In general, the lessons for 34 and 58 would look primarily the same as your initial numbers lessons with a few exceptions (starting at page 26, point 17 in the handbook:
Your child won’t be pointing out 34 of some thing in the room. By the number 11, she has most likely grasped that these symbols express ideas.
When working with ten bundles/dimes the child should always placed those to the left and the units/pennies to the right to emphasize the idea of place value.
See if the child can tell which number is coming next to see if they have grasped the idea of where it will occur in relationship to other numbers.

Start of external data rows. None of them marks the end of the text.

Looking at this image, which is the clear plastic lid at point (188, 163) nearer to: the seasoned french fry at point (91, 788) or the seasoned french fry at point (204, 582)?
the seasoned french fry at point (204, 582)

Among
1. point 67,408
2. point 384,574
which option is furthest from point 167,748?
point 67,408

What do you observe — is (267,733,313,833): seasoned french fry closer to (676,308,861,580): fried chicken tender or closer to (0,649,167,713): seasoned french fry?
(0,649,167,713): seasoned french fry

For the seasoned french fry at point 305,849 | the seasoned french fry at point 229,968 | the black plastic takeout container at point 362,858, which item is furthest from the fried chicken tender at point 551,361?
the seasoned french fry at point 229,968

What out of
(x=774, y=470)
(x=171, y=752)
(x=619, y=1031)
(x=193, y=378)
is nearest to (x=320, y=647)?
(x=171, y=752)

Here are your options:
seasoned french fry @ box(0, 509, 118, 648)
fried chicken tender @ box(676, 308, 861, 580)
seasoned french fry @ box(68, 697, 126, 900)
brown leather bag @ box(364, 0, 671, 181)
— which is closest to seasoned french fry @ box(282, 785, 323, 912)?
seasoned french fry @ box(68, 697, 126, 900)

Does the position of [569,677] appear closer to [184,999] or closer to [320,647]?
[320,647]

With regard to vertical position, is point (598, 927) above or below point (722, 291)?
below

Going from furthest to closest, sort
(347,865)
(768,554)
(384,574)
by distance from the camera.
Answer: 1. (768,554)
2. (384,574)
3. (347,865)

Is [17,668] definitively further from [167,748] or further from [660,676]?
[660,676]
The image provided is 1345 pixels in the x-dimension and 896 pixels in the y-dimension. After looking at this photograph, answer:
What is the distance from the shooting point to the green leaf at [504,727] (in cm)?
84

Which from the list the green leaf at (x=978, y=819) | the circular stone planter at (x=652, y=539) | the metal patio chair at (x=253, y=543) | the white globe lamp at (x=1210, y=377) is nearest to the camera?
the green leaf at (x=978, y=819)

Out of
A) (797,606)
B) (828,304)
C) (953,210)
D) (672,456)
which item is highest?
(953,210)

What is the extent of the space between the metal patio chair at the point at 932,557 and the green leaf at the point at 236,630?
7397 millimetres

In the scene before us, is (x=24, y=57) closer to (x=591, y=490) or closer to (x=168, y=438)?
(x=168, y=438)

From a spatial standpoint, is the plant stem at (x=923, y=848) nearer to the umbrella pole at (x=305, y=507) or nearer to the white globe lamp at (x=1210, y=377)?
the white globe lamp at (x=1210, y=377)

30-100 are taken in sets of ten. Each set will take approximately 7-10 days. They follow the same pattern of learning the symbol for the idea, learning how to write it, working with it with the aid of manipulatives, counting, and reviewing numbers already learned.
Counting was an important part in CM numbers lessons. Skip counting does take place during this time. To give you an idea of how it would look, let’s take the lesson on number eight. My child has learned the symbol “8”, written it, worked problems using manipulatives, and now will I will ask my child to:
-Count out eight beads.
– Count them frontward and back.
-Arrange the beads in groups of two.
-Count them in two’s.
-Arrange them in groups of four.
-Count them in groups of four.
-Count them again forward and backward.
Depending on time remaining (remember, these lessons are only 20 minutes long) my child will –during this lesson or the next– work some problems without manipulatives and also review numbers already explored. Writing is used sparingly but before going on to the next number, a problem involving its use was done orally and then written out in the math notebook.
Does this make sense? As far as where to place your child, I would take her just a bit further back than you think she should be, seeing if she has truly grasped the idea or is just working mechanically. Sometimes using the concrete object will open the idea up. Or it may be the act of making ten bundles and setting them to the left of the units that helps her make the connection of each number having its own place.
You are right, Sonya printed the grid paper. We’ll ask her if she made it from an online template or on her own via Word or the like.